Hieronder ziet u een voorbeeld van een opstarttype van een startup voor aangepaste gegevensbeveiliging, dat is geconfigureerd voor waar sleutels worden opgeslagen en hoe ze worden versleuteld wanneer niet in gebruik. Het overschrijft ook het standaardbeleid voor app-isolatie door een eigen toepassingsnaam op te geven.

using System;
using System.IO;
using Microsoft.AspNetCore.DataProtection;
using Microsoft.AspNetCore.DataProtection.SystemWeb;
using Microsoft.Extensions.DependencyInjection;

namespace DataProtectionDemo
{
    public class MyDataProtectionStartup : DataProtectionStartup
    {
        public override void ConfigureServices(IServiceCollection services)
        {
            services.AddDataProtection()
                .SetApplicationName("my-app")
                .PersistKeysToFileSystem(new DirectoryInfo(@"\\server\share\myapp-keys\"))
                .ProtectKeysWithCertificate("thumbprint");
        }
    }
}

Fooi

U kunt ook <machineKey applicationName="my-app" ... /> gebruiken in plaats van een expliciete aanroep naar SetApplicationName.

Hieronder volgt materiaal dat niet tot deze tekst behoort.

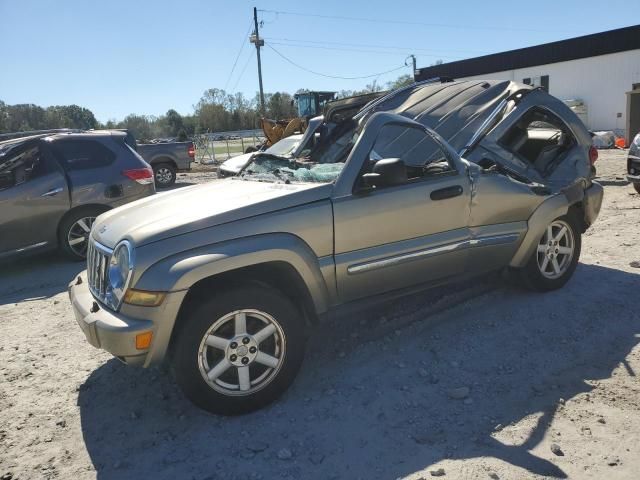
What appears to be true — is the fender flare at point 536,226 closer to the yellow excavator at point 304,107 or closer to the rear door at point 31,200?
the rear door at point 31,200

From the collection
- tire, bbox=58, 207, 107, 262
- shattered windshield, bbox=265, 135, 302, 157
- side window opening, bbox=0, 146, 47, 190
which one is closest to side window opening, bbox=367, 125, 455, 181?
shattered windshield, bbox=265, 135, 302, 157

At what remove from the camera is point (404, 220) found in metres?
3.69

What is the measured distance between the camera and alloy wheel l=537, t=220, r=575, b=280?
15.5 feet

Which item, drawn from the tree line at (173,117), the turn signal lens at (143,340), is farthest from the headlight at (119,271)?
the tree line at (173,117)

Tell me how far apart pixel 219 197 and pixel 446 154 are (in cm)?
181

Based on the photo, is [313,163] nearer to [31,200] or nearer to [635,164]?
[31,200]

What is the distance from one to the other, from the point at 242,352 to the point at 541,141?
4.30m

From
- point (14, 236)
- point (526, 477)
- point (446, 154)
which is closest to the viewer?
point (526, 477)

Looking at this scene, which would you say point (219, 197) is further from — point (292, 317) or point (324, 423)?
point (324, 423)

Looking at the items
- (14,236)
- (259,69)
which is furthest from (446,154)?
(259,69)

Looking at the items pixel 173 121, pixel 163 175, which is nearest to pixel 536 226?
pixel 163 175

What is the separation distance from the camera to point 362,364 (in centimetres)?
373

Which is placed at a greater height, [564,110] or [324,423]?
[564,110]

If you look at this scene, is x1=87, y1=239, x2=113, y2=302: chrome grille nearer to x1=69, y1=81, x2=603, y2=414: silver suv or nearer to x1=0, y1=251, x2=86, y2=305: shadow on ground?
x1=69, y1=81, x2=603, y2=414: silver suv
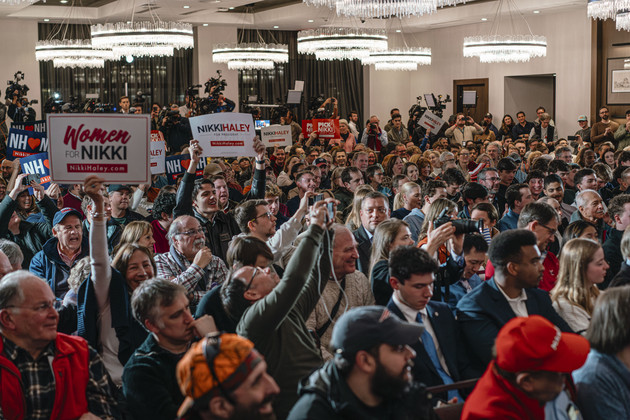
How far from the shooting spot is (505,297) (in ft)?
12.1

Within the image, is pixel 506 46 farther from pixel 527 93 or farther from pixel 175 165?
pixel 175 165

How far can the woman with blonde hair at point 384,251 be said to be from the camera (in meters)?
4.20

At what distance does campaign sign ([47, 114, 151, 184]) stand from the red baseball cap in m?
2.85

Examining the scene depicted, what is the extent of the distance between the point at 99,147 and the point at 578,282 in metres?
2.78

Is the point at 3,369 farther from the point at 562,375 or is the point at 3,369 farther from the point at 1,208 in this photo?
the point at 1,208

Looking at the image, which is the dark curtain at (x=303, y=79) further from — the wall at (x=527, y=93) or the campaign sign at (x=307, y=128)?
the campaign sign at (x=307, y=128)

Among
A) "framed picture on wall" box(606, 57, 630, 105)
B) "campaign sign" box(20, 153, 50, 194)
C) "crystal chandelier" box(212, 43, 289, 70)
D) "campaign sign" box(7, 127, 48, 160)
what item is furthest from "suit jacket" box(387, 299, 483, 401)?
"framed picture on wall" box(606, 57, 630, 105)

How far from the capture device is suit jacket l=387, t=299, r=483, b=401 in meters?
3.43

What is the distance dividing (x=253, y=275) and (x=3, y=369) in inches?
38.7

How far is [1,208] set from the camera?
578cm

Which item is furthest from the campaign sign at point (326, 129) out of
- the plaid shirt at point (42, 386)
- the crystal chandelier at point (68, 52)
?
the plaid shirt at point (42, 386)

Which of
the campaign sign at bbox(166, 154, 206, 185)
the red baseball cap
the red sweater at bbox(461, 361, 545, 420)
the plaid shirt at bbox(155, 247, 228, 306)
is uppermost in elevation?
the campaign sign at bbox(166, 154, 206, 185)

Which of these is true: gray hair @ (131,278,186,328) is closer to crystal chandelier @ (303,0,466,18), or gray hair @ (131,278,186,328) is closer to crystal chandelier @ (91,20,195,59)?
crystal chandelier @ (303,0,466,18)

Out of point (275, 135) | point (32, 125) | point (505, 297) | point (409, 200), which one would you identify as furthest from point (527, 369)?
point (275, 135)
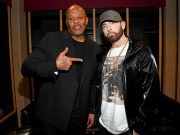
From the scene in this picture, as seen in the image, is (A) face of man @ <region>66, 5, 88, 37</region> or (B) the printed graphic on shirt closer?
(B) the printed graphic on shirt

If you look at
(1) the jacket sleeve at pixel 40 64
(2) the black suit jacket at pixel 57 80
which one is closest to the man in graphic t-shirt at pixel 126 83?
(2) the black suit jacket at pixel 57 80

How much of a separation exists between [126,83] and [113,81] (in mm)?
127

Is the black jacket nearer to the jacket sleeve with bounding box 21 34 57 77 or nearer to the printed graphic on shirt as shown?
the printed graphic on shirt

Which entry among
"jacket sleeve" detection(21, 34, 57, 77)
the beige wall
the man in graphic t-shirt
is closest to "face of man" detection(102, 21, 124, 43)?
the man in graphic t-shirt

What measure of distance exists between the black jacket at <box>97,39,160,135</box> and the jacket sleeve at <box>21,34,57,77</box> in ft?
1.94

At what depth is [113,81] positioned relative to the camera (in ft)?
5.83

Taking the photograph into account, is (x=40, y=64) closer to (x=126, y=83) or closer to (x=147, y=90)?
(x=126, y=83)

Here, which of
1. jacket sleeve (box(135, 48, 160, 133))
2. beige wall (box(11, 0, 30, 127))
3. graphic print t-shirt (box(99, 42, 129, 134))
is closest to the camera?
jacket sleeve (box(135, 48, 160, 133))

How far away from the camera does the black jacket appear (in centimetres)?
164

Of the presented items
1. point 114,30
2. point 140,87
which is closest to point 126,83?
point 140,87

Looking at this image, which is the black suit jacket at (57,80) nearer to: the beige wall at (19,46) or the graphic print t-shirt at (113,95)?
the graphic print t-shirt at (113,95)

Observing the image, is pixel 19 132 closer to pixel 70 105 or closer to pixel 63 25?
pixel 70 105

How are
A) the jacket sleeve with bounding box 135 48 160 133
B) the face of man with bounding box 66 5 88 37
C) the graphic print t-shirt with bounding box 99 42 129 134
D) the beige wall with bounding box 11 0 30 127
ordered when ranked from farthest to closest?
the beige wall with bounding box 11 0 30 127 < the face of man with bounding box 66 5 88 37 < the graphic print t-shirt with bounding box 99 42 129 134 < the jacket sleeve with bounding box 135 48 160 133

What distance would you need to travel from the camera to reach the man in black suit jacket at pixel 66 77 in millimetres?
1828
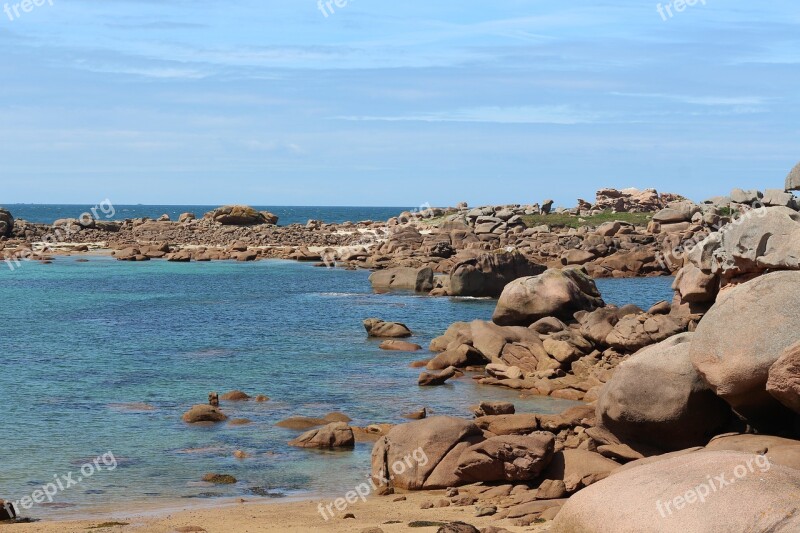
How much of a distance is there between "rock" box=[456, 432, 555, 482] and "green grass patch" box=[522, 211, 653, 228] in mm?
84722

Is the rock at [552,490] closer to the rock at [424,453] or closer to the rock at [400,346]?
the rock at [424,453]

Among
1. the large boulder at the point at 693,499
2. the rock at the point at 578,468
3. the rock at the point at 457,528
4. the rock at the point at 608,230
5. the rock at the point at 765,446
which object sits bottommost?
the rock at the point at 578,468

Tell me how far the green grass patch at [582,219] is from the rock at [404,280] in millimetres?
39463

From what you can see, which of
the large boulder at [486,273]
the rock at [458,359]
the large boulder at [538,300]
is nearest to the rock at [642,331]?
the rock at [458,359]

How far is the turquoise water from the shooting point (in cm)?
2078

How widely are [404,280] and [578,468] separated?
156ft

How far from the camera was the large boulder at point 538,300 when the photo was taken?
41.1 meters

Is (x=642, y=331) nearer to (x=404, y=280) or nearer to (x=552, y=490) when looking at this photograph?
(x=552, y=490)

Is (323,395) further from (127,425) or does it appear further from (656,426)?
(656,426)

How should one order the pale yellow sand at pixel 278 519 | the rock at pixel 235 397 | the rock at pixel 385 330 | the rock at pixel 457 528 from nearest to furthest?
1. the rock at pixel 457 528
2. the pale yellow sand at pixel 278 519
3. the rock at pixel 235 397
4. the rock at pixel 385 330

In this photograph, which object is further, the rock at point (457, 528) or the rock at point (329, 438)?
the rock at point (329, 438)

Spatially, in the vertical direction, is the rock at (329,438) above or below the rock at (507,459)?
below

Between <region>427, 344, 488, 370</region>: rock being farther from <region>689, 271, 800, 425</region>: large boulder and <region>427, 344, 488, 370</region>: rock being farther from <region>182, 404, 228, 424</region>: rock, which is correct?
<region>689, 271, 800, 425</region>: large boulder

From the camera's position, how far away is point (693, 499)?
38.5 feet
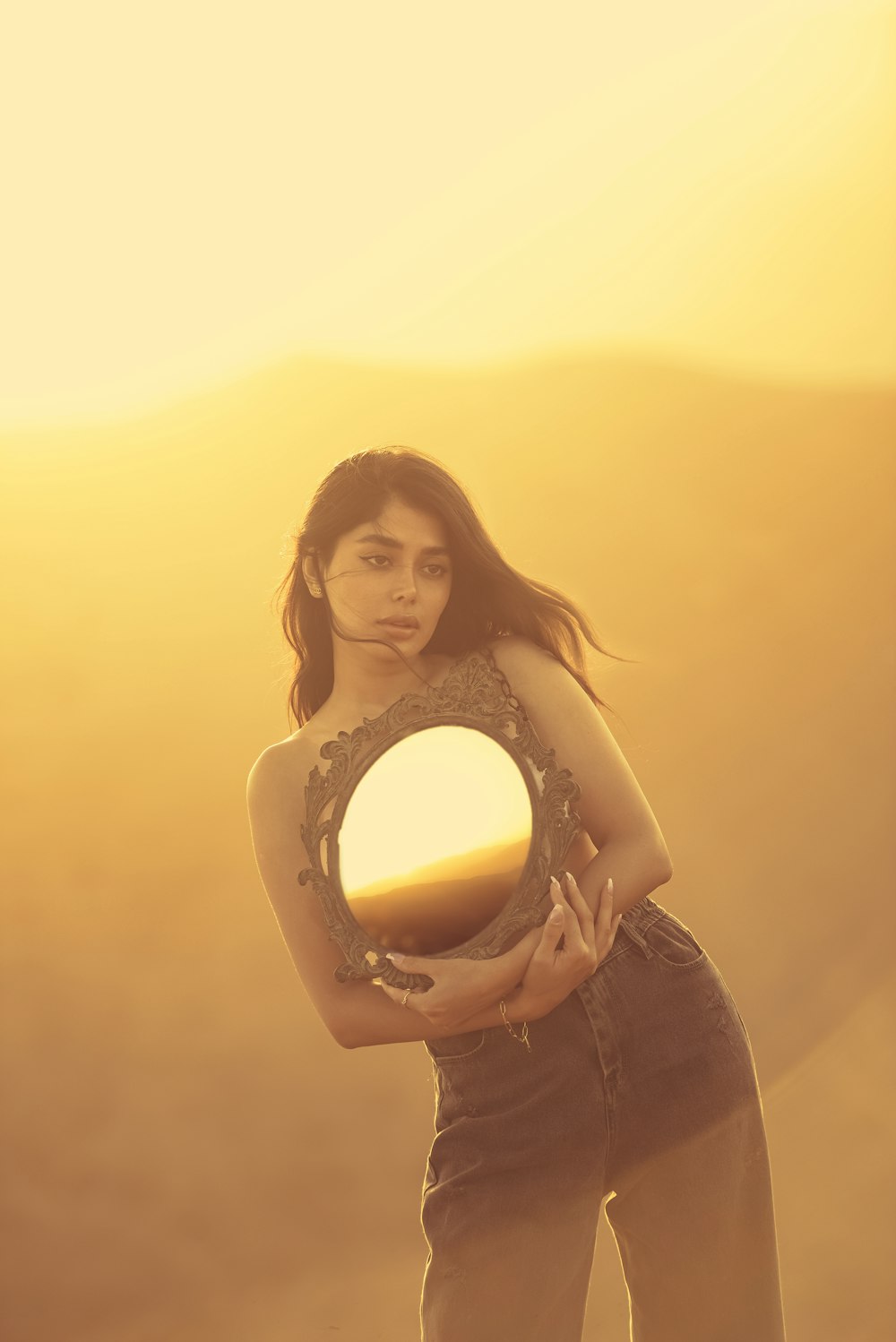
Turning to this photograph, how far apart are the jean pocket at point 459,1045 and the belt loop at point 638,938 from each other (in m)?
0.22

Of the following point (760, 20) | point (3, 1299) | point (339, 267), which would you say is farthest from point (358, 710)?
point (760, 20)

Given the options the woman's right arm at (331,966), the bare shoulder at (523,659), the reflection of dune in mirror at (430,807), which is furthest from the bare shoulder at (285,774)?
the bare shoulder at (523,659)

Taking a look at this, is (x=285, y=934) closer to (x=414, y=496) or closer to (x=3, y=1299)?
(x=414, y=496)

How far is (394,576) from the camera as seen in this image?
134cm

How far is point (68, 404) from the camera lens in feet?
10.1

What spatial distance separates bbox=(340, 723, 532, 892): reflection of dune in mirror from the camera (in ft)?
4.16

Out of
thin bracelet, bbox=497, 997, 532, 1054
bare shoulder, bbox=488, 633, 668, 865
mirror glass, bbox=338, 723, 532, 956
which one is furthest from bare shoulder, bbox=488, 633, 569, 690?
thin bracelet, bbox=497, 997, 532, 1054

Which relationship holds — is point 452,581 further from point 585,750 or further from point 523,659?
point 585,750

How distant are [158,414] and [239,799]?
112cm

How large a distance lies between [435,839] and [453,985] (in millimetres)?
164

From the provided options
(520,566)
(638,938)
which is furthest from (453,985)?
(520,566)

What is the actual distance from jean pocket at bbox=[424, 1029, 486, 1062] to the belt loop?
0.22 m

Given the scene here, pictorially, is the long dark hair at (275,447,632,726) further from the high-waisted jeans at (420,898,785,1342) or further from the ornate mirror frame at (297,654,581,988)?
the high-waisted jeans at (420,898,785,1342)

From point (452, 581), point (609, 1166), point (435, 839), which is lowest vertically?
point (609, 1166)
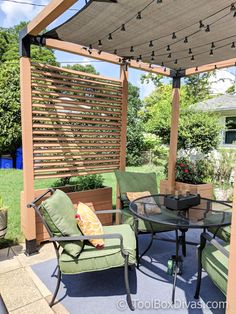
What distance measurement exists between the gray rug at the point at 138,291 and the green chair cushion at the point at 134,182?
1.03m

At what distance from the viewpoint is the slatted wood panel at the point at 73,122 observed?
315cm

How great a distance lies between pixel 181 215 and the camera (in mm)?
2723

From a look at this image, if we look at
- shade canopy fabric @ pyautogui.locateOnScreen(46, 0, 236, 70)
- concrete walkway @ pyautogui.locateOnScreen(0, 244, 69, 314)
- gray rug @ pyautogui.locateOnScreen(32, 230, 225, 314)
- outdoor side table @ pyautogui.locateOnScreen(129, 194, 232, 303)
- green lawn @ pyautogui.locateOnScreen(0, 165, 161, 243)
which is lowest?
gray rug @ pyautogui.locateOnScreen(32, 230, 225, 314)

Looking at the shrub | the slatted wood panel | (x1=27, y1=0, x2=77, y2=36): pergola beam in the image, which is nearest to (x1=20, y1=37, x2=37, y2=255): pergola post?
the slatted wood panel

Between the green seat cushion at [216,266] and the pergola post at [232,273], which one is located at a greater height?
the pergola post at [232,273]

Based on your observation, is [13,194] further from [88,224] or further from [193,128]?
[193,128]

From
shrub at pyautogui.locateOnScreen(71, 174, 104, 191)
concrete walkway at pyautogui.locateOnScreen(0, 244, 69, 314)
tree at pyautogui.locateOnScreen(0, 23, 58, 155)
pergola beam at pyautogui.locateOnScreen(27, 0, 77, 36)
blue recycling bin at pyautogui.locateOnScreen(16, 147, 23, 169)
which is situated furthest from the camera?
blue recycling bin at pyautogui.locateOnScreen(16, 147, 23, 169)

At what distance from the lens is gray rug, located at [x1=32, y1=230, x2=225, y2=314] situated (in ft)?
6.92

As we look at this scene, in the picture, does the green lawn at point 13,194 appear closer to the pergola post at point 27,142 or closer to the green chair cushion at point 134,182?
the pergola post at point 27,142

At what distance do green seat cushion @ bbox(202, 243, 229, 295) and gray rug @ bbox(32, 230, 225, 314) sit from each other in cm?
41

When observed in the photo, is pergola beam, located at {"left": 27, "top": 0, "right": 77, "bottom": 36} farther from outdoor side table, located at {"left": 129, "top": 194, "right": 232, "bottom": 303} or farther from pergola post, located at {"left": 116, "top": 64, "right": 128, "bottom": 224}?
outdoor side table, located at {"left": 129, "top": 194, "right": 232, "bottom": 303}

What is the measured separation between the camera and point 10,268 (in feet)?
8.66

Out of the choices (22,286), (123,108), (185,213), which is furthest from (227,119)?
(22,286)

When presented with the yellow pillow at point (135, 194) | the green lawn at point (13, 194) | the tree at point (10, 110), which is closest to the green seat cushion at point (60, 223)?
the yellow pillow at point (135, 194)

Dit is een praktisch mechanisme om te voorkomen dat de ontwikkelaar een afgeleid DataProtectionStartuptype maakt, als al wat zij willen configureren het instellen van de naam van de toepassing is.

Als u deze aangepaste configuratie wilt inschakelen, gaat u terug naar Web.config en zoekt u naar het <appSettings>-element dat de pakketinstallatie heeft toegevoegd aan het configuratiebestand. Deze ziet eruit als de volgende markeringen:

<appSettings>
  <!--
  If you want to customize the behavior of the ASP.NET Core Data Protection stack, set the
  "aspnet:dataProtectionStartupType" switch below to be the fully-qualified name of a
  type which subclasses Microsoft.AspNetCore.DataProtection.SystemWeb.DataProtectionStartup.
  -->
  <add key="aspnet:dataProtectionStartupType" value="" />
</appSettings>

Vul de lege waarde in met de assembly-gekwalificeerde naam van het type DataProtectionStartup dat u zojuist hebt gemaakt. Als de naam van de toepassing DataProtectionDemo is, ziet dit er als volgt uit.

<add key="aspnet:dataProtectionStartupType"
     value="DataProtectionDemo.MyDataProtectionStartup, DataProtectionDemo" />

Het zojuist geconfigureerde systeem voor gegevensbeveiliging is nu klaar voor gebruik in de toepassing.